The primary feature of The Group is: its members look at events indirectly; they look at events in accordance with what they think other members are seeing; they don’t look at or judge an event through their own eyes or minds.

This method of seeing is, in fact, empty. It’s a fantasy. It’s like passing around an unknown object, from hand to hand, and describing it as you believe everyone else will describe it.

You are always listening for “an echo effect” before it happens.

And you claim the echo effect is what you perceive.

It’s a rank absurdity.

It creates a foundation of zeroes, in all areas of human life.

High-IQ idiots will tell you this is the only way society can operate. Why? Because they no longer know what a free and independent individual is. They no longer know what it means to see things as they actually see them. And when they vaguely sniff out a free individual, they recoil in horror.

In the early days of the American Republic, as the two-party system developed, certain men saw that it was moving toward collectivism.

In phase one, it was evolving into polarized opposition, with neither side actually expressing clear and direct perception. It was an engineered A versus B, with each side saying whatever it could, in order to win popular support.

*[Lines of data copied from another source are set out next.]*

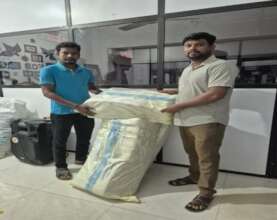 Provision of sanitary pad in Mannar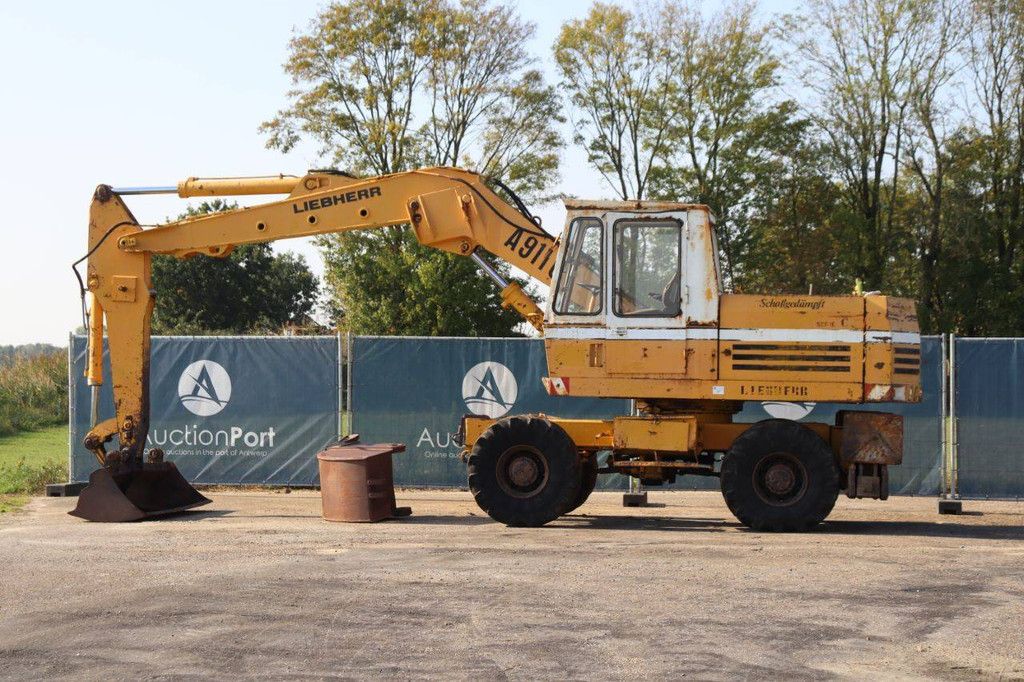 Wheel excavator Liebherr A911C Diesel 88kW 1977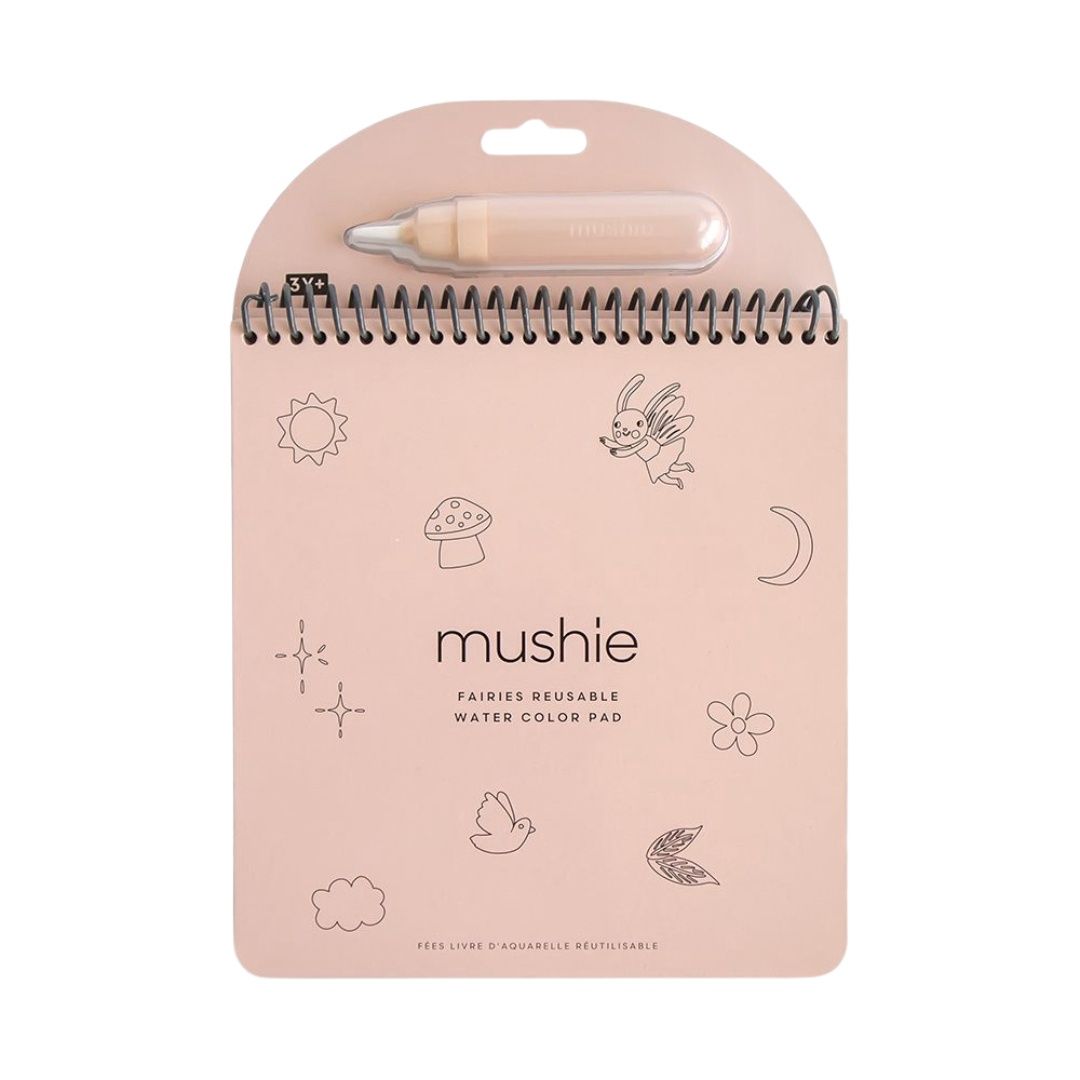MUSHIE Water Color Pad Fairies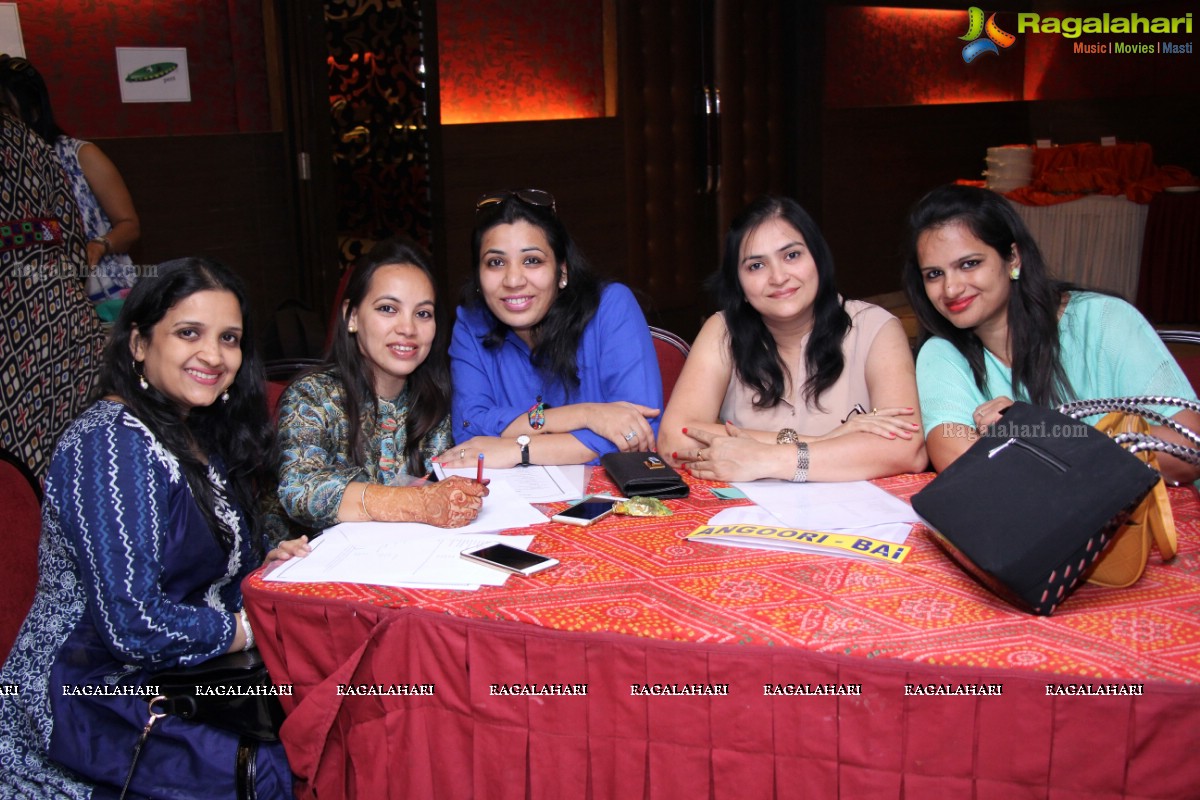 Cookery Show by Samanvay Ladies Club at Basil, Hyderabad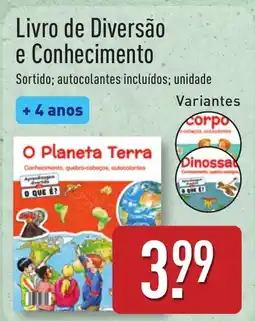 ALDI Livro de Diversão e Conhecimento promoção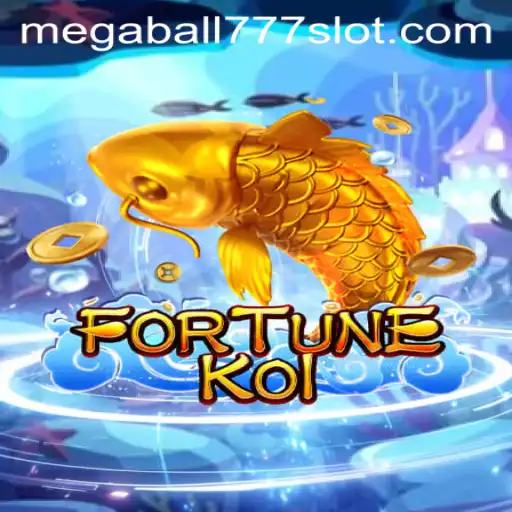 FORTUNEKOI: Dive into the Enchanting World of Koi-Inspired Gaming with Megaball777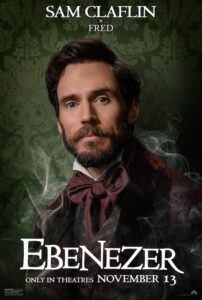 “Sam Claflin” poster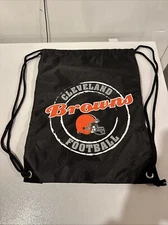 CLEVELAND BROWNS Drawstring Back Pack / Cinch Sack New - NFL.com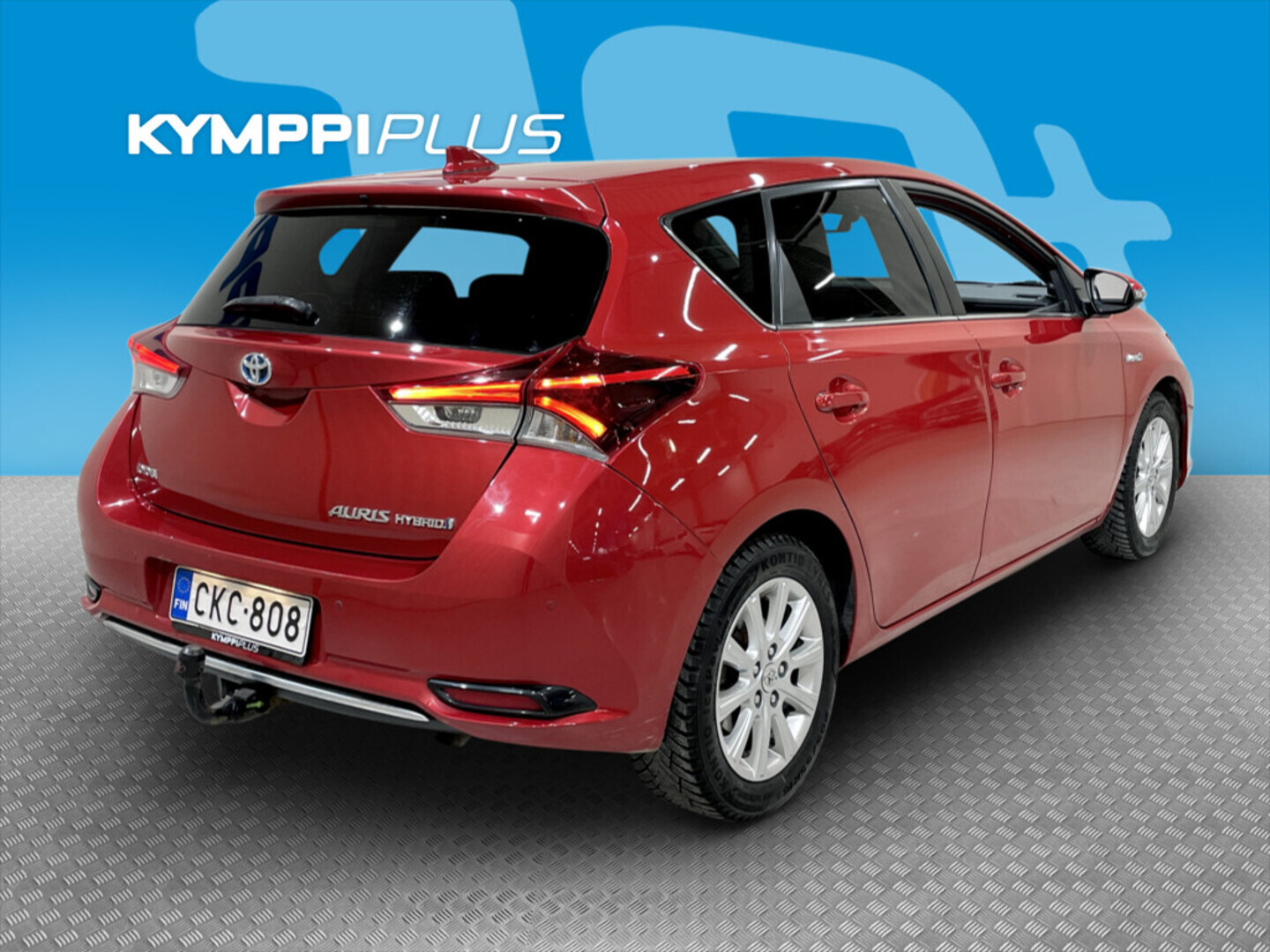 TOYOTA Auris 2015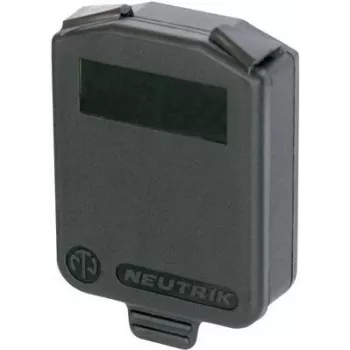 Tampa de vedação Neutrik IP 42 branca (SCDX-9-WHITE)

And beyond that, it was a PRETENSE of polarized opposition. Behind the scenes, both parties, and the men who owned them, were simply building up the power of centralized government—and figuring out how to appeal to the population on the basis of “shared consensus” and “the greatest good for the greatest number.”

In other words: “how can we get the masses to think they’re all perceiving the same thing, the thing we want them to perceive?”